Vanity Fair’s latest hit at the topic compares the characters of the popular fantasy realm to the main players in the climate change fantasy realm …, er, debate. And its hero worship of liberals is out of control.
The article quoted Michael Mann, “professor of atmospheric science at Penn State and a climate activist,” who said that it was important to stay relevant in pop culture. Specifically, the movement needs to “take advantage of cultural references that allow people to understand the nature of the challenge.”
While climate change itself is termed “the white walkers,” the monsters in the fantasy stories, the climate change scientists are compared to Samwell Tarly, who accidentally killed a monster. Leonardo DiCaprio is Tyrion Lannister, the “party boy womanizer who has this moral center and has a lot of money.” Personally, one wonders if they read what happens to Tyrion in the books.
German prime minister Angela Merkel is compared to Daenerys Targaryen, the mother of the dragons. Mainly because she is called the “Climate Chancellor” and because she “confronted Trump” about the Paris accord. That’s a bit of a stretch.
The best comparison of all comes from Katharine Davis Reich, associate director at the UCLA IoES Center for Climate Science. She told Vanity Fair that the character of Yara Greyjoy is equivalent to Hillary Clinton. Why? “The feminist ass-kicker from the Iron Islands is definitely Hillary Clinton.” Even though the article itself admits, neither woman has done much for climate change, either in allegory or in reality.

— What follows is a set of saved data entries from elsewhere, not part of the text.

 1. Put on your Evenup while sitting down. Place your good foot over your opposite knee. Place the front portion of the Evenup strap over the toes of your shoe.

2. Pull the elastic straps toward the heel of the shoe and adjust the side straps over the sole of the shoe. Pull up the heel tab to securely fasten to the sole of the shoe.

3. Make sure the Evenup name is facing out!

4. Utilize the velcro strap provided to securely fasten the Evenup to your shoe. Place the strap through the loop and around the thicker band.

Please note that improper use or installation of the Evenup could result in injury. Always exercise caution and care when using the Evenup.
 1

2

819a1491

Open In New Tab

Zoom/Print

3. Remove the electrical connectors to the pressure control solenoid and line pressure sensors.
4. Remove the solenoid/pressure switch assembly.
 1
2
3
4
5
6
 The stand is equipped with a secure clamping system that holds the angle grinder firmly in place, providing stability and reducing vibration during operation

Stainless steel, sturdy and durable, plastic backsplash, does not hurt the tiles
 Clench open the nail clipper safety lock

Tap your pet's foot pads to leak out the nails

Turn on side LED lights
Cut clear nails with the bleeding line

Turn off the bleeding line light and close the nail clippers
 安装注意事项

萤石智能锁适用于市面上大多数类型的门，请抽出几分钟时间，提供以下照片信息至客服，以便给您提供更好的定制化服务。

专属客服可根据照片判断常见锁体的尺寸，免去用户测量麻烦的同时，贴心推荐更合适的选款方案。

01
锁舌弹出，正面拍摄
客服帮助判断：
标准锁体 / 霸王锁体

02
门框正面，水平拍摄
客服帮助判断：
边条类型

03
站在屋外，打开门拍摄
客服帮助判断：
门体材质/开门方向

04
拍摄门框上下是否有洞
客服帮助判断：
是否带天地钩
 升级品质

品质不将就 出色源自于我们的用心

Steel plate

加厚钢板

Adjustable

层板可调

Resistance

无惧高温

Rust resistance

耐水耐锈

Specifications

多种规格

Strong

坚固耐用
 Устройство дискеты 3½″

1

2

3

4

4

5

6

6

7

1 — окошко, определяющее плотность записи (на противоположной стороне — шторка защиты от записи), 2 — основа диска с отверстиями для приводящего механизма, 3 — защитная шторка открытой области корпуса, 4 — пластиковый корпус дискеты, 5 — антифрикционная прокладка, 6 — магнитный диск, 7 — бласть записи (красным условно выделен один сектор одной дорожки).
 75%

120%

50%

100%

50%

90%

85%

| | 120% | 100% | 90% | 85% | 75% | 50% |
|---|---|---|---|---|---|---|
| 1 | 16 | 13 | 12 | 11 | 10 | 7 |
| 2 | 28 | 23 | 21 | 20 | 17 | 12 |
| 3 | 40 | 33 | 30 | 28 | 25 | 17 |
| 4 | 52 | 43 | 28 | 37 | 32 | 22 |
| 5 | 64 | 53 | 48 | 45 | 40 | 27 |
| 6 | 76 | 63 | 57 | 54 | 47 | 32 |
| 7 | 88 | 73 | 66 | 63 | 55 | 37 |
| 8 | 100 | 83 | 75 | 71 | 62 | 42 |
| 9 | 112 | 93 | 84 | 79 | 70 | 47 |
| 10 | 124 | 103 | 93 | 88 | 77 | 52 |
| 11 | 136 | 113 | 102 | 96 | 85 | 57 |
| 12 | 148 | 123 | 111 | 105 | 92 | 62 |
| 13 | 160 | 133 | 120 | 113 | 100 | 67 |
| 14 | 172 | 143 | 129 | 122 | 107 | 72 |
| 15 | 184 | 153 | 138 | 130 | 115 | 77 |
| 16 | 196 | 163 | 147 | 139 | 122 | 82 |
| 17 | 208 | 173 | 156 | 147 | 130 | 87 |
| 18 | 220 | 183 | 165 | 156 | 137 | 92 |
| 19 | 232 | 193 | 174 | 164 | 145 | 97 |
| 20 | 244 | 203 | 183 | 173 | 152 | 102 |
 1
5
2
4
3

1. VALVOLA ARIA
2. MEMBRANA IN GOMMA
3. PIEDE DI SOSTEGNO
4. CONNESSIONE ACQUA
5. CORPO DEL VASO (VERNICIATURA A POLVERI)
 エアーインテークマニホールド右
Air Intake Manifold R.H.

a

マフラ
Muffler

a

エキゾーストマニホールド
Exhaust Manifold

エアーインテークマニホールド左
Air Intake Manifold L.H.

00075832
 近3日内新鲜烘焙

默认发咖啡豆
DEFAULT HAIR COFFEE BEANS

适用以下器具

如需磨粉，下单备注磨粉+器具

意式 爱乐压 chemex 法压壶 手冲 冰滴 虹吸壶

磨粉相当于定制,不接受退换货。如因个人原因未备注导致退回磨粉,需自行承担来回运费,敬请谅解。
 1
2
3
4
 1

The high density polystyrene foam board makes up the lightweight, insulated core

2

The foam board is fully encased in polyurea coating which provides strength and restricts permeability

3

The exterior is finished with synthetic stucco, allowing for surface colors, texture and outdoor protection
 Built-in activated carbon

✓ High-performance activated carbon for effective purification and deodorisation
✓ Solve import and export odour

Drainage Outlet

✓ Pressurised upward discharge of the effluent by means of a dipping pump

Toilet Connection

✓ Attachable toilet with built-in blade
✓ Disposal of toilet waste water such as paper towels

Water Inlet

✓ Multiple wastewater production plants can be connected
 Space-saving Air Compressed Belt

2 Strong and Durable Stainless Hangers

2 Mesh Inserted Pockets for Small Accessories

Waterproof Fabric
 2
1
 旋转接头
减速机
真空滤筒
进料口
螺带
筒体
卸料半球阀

As for Jon Snow? James Salzman, professor of environmental law, briefly considered Al Gore but saved himself and everyone else the embarrassment and named Michael Mann, that professor from Penn State and a self-proclaimed activist, the hero of this story.
If this is a serious movement that wants to be taken seriously, why are these scientists and reporters wasting time comparing themselves to fantasy characters? Better still, why are they publishing these comparisons?